6 Temmuz 2005 Çarşamba

Istanbul'un sembolü Sultanahmet'tir

Dünyaca ünlü mimarları bir araya getiren Uluslararası Mimarlık Kongresi'nde İstanbul'un sembolü gündeme geldi. İstanbul Büyükşehir Belediye Başkanı Kadir Topbaş, Dünya Mimarlar Birliği Başkanı Jaime Lerner ve ABD'li ünlü mimar Peter Eisenman; bu konuyu tartıştı.

İstanbul'un bütün olarak eşi ve benzeri olmayan eser olduğunu ifade eden Lerner, bu tarihin tek bir yapıya hapsedilemeyeceğini belirtti. Geçen yıl Venedik Bienali'nde 'Yaşam Boyu Başarı Ödülü' alan Eisenman ise, "Ayasofya dememi bekliyorsunuz; ama bence Sultanahmet." diye konuştu. Başkan Topbaş, eski düşüncesinde ısrar ederek yeni bir sembole ihtiyaç olduğunu belirtti. Kongreye katılan diğer mimarların tercihi ise Ayasofya oldu. Geçtiğimiz aylarda da semazen ve Fatih heykeli önerileri kamuoyunda yankı bulmuştu.

İstanbul'un bir bütün olarak eşi benzeri olmayan bir eser olduğunu, bir tek yapıyla bu kentin anlatılamayacağını belirten Lerner, "Buraya gelmek için birçok mimari sebep var, tek bir yapı aramaya gerek yok. İstanbul, kimliğiyle öne çıkmalı, kültürel mirasını göstermeli. Biz bu toplantıyla gözümüzü size çevirdik ve Kadir Bey'e güveniyoruz. Şehre hakkını verin." dedi.
Ayasofya'nın ve Sultanahmet Camii'nin şehrin sembolü olabileceğini söyleyen Eisenman, "Sultanahmet aklın sınırlarını zorluyor. İstanbul dünyaya açılmalı, kendini göstermeli; ama bunun için yeni bir yapıya ihtiyacı olduğunu sanmıyorum. Eksiklik sosyal ve ekonomik konularda öne çıkıyor. İstanbul'un yeniden, modern yüzüyle keşfedilmesi için geçmişten gelen birikimini sunmalı önce." şeklinde konuştu.

'İstanbul'un bir sembole ihtiyacı var mı, İstanbul denilince aklınıza hangi yapı geliyor?' sorusunu kongreye katılan ünlü mimarlara da sorduk.

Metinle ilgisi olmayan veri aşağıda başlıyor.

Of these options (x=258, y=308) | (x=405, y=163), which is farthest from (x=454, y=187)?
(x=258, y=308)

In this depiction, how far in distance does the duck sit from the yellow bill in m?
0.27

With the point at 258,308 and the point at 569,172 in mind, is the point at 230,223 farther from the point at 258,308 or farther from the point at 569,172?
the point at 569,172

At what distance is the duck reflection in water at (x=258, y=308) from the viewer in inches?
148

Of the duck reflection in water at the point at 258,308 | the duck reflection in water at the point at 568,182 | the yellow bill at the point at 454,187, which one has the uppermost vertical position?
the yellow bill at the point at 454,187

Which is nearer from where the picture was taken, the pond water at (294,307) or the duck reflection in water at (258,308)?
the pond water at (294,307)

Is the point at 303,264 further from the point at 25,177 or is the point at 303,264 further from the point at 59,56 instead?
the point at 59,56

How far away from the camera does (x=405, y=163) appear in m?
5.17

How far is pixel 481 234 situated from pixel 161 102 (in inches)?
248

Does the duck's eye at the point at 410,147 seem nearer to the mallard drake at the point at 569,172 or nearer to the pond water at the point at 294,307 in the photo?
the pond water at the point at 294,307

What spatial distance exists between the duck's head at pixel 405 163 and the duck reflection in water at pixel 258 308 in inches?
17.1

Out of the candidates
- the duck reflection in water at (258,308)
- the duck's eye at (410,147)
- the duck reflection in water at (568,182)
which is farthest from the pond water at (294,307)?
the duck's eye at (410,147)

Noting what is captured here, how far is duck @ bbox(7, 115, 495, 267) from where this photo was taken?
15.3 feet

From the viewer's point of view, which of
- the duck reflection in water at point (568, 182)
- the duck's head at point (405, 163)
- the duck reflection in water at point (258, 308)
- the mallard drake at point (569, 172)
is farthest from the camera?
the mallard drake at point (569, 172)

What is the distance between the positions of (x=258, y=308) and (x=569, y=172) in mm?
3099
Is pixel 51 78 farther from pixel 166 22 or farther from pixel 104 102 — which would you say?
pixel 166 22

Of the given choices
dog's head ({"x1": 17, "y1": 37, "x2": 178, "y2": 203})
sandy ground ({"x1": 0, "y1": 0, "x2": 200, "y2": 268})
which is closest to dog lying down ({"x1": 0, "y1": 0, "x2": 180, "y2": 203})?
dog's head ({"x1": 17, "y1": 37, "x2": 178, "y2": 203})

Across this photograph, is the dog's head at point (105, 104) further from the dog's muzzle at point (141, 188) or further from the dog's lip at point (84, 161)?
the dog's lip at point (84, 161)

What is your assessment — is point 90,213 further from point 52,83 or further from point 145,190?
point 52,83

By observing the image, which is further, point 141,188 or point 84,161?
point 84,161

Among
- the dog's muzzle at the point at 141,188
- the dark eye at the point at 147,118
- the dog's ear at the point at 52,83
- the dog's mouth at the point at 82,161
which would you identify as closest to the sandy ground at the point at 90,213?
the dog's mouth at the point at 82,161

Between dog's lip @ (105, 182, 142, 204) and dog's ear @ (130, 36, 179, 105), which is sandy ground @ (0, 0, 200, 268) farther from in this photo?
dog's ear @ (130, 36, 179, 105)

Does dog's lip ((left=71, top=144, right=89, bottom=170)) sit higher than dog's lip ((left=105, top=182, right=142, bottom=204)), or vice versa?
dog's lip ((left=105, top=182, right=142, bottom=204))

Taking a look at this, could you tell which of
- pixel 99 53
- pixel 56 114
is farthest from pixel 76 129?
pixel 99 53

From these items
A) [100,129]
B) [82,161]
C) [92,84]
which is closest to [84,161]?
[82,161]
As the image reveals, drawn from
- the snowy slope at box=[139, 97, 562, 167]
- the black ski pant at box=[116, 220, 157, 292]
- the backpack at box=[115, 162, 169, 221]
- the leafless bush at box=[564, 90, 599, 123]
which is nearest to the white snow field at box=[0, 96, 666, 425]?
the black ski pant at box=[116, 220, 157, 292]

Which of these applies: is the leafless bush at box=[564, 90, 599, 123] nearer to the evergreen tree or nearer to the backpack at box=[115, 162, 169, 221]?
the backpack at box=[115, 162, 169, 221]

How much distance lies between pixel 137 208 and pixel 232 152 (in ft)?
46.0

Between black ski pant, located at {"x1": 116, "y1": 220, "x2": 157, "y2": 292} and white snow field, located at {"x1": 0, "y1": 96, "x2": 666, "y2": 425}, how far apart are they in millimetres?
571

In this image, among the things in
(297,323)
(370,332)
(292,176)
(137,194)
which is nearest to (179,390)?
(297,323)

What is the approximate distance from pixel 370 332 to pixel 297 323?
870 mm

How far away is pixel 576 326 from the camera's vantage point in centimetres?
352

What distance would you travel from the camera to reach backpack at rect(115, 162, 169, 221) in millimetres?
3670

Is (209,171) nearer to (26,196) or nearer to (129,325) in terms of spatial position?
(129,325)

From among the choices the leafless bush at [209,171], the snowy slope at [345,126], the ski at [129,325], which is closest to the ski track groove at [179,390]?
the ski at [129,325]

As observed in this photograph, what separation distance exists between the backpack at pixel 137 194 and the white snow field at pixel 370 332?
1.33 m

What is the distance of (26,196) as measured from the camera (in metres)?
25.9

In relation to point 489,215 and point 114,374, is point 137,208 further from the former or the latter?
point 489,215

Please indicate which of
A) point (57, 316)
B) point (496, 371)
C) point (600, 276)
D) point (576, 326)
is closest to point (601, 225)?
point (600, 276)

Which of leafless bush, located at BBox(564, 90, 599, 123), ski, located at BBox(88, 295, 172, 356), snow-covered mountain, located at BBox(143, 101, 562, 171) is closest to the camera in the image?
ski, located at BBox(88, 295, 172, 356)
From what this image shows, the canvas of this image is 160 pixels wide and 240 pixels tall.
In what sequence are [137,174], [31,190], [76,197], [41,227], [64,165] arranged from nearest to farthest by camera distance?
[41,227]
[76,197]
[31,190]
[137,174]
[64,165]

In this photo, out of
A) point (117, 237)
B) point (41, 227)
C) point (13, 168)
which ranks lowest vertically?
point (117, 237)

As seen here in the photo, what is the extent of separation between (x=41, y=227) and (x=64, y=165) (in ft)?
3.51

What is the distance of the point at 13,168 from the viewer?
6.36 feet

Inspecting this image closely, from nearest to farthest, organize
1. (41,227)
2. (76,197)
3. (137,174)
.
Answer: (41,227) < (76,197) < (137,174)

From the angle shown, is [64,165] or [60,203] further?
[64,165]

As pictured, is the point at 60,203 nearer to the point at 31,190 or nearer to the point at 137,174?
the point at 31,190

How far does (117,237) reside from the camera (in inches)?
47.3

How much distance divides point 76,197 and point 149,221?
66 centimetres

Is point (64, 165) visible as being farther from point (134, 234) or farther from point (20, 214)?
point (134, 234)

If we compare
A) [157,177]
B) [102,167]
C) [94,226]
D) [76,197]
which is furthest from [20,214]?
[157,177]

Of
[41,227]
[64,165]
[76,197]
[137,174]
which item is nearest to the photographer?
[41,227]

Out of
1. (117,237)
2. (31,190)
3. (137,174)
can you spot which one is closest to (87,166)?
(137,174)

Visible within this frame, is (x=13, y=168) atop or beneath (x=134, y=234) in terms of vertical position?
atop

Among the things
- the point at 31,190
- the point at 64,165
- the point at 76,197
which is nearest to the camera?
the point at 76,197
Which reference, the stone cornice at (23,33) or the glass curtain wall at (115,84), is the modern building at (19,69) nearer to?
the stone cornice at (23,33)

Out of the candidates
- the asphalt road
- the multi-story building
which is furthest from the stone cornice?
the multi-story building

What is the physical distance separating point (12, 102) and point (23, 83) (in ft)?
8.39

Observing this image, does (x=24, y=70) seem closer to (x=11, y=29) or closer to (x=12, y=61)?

Fransız mimar Odile Decq: İstanbul'un karışıklığı, gezerken nerelere gidileceğinin bir anda kestirilememesi heyecan verici. Sakın dışarıdan alacağınız projeler ile Mimar Sinan'ın şehrine, İstanbul'un ruhuna zarar vermeyin.

2004 Pritzker Mimarlık Ödülü sahibi Zaha Hadid: Ayasofya ve Sultanahmet geliyor aklıma İstanbul'u düşününce. İstanbul fantastik, sembolü olsun olmasın değişmez bu. Bütün minareler sesleriyle birlikte İstanbul'un simgesi aslında. Başka bir yapıya ihtiyacı yok bu şehrin.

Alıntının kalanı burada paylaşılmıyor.